> [Web page caption snippets]:
*** Begin section ***
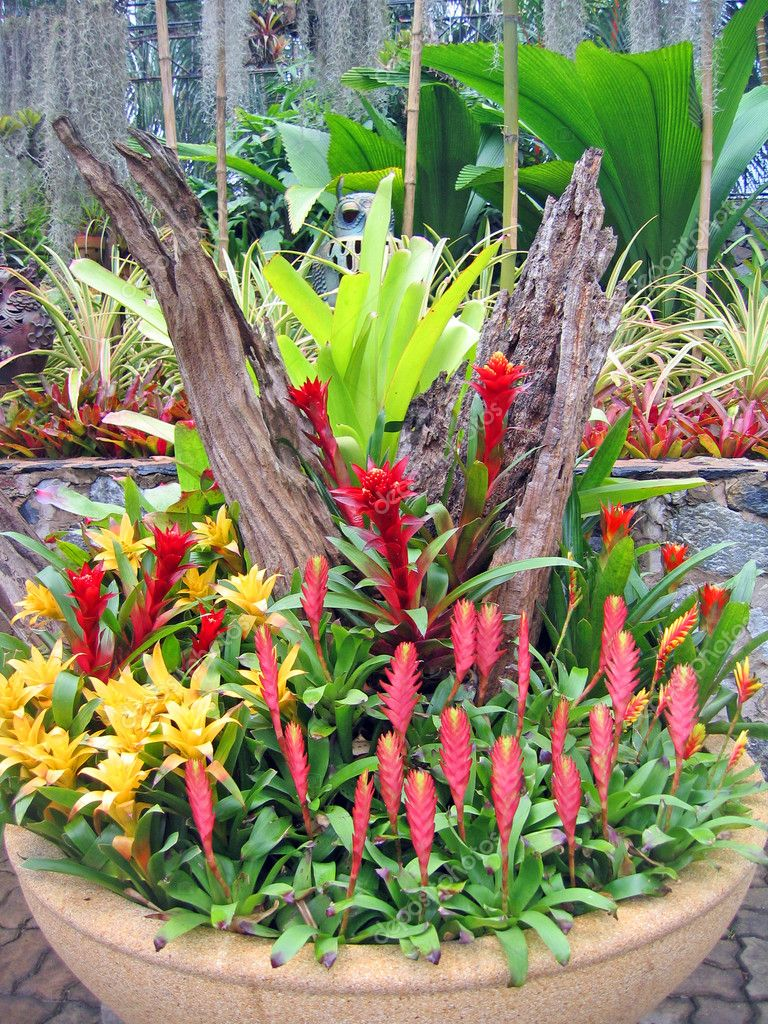 Flores tropicais raras e plantas em um jardim de orqu?deas ...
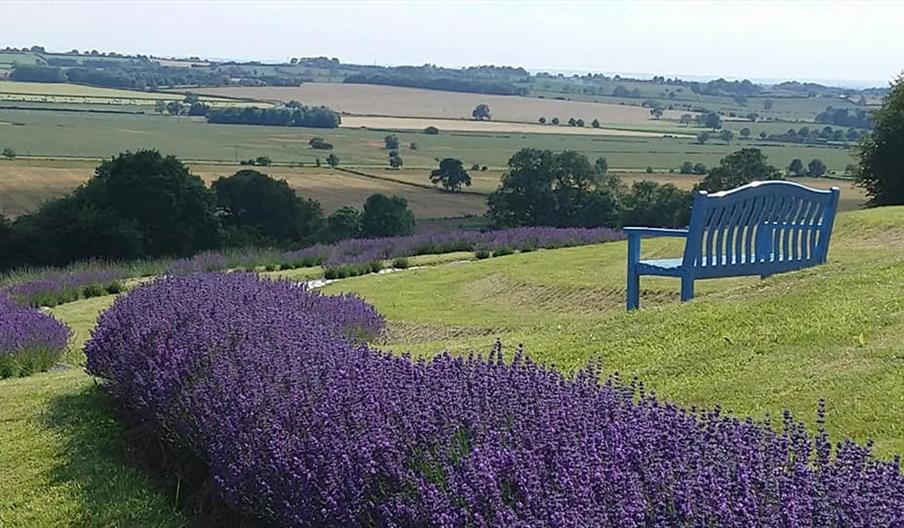image of Yorkshire Lavender
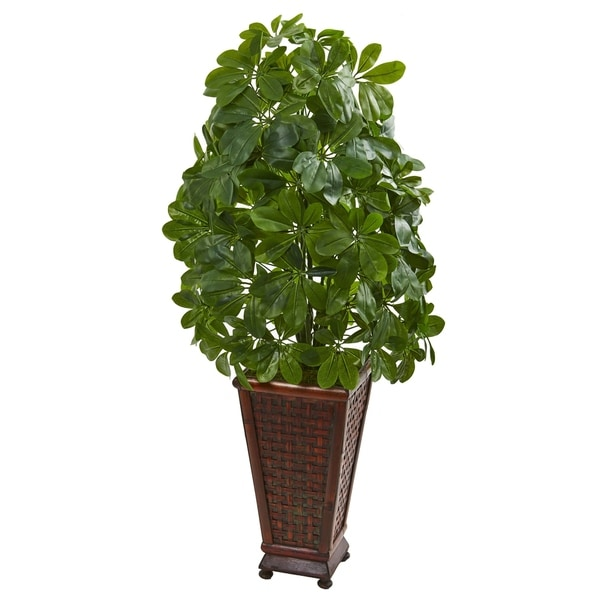 Schefflera Artificial Plant in Decorative Planter (Real Touch)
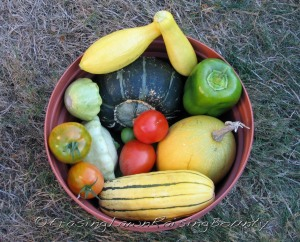 "Final samplings of squash, tomatoes, and peppers.  Clockwise from yellow summer squash resting on top of darker buttercup squash: ""yellow"" pepper, spaghetti squash, delicata squash, patty-pan squash, with ripening tomatoes nestled among squash."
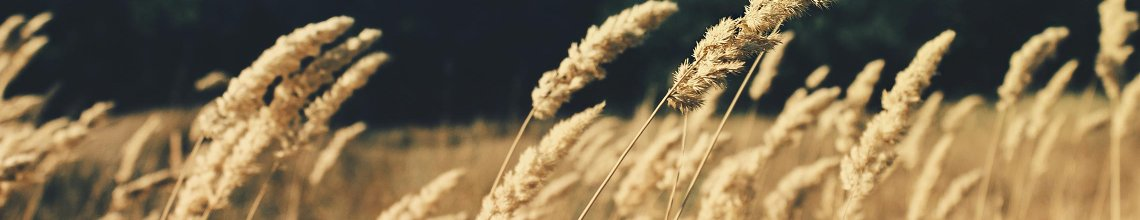 Golden-Wheat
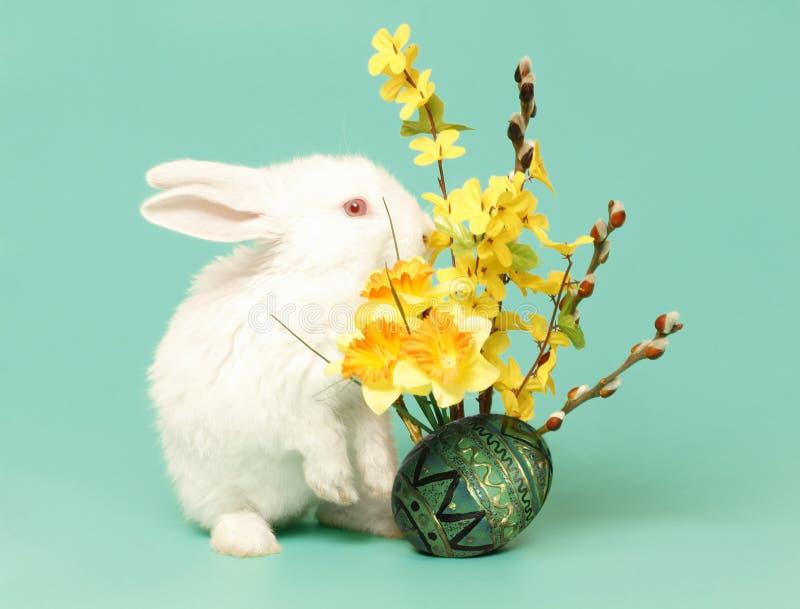 Coniglietto ed uovo di pasqua fotografia stock libera da diritti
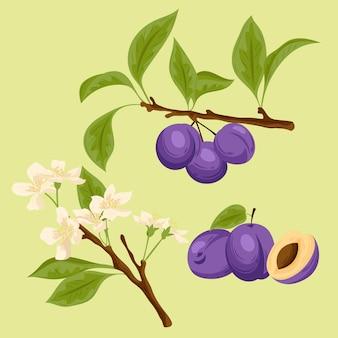 Illustration détaillée de fruits et de fleurs de prune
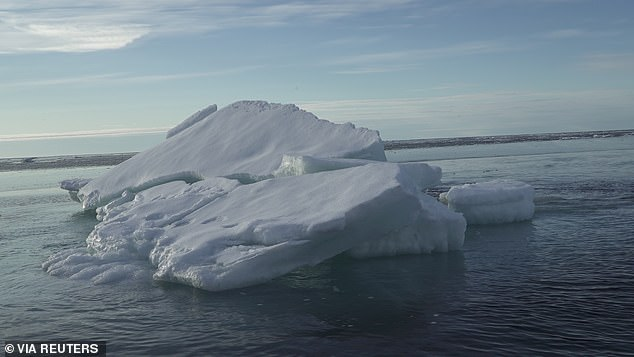Greenpeace's Arctic Sunrise ship spotted the prints on the chunks of ice as huge amounts are breaking off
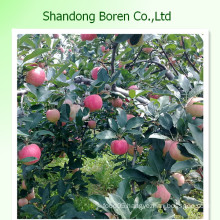 Fresh Gala Apple From Shandong China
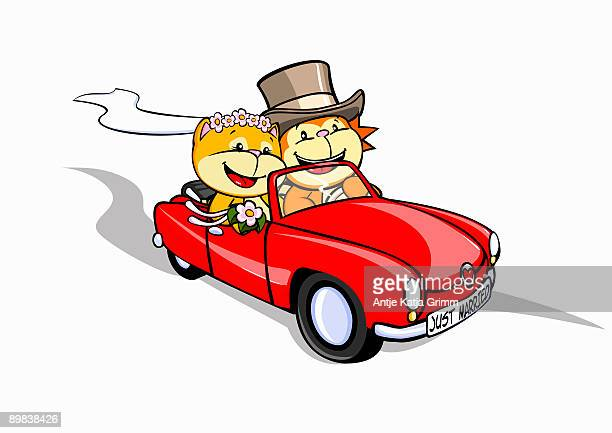 a lion and a cat just married in a convertible - capital letter stock illustrations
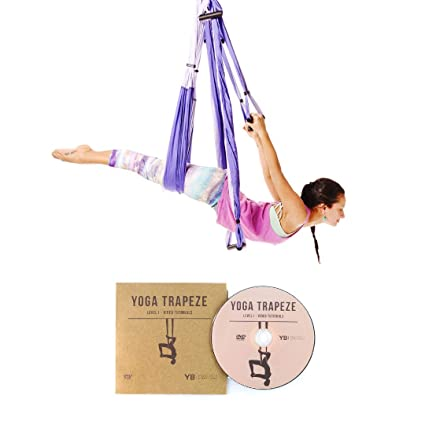 YOGABODY Yoga Trapeze [official] - Yoga Swing/Sling/Inversion Tool, Purple with Free DVD (Renewed)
*** End section ***
> [Exercise prompt]: Without the pictures, write out the lines from the beginning of the entries through the line with "Schefflera Artificial Plant".

> [Task answer]:
 Flores tropicais raras e plantas em um jardim de orqu?deas ...
image of Yorkshire Lavender
 Schefflera Artificial Plant in Decorative Planter (Real Touch)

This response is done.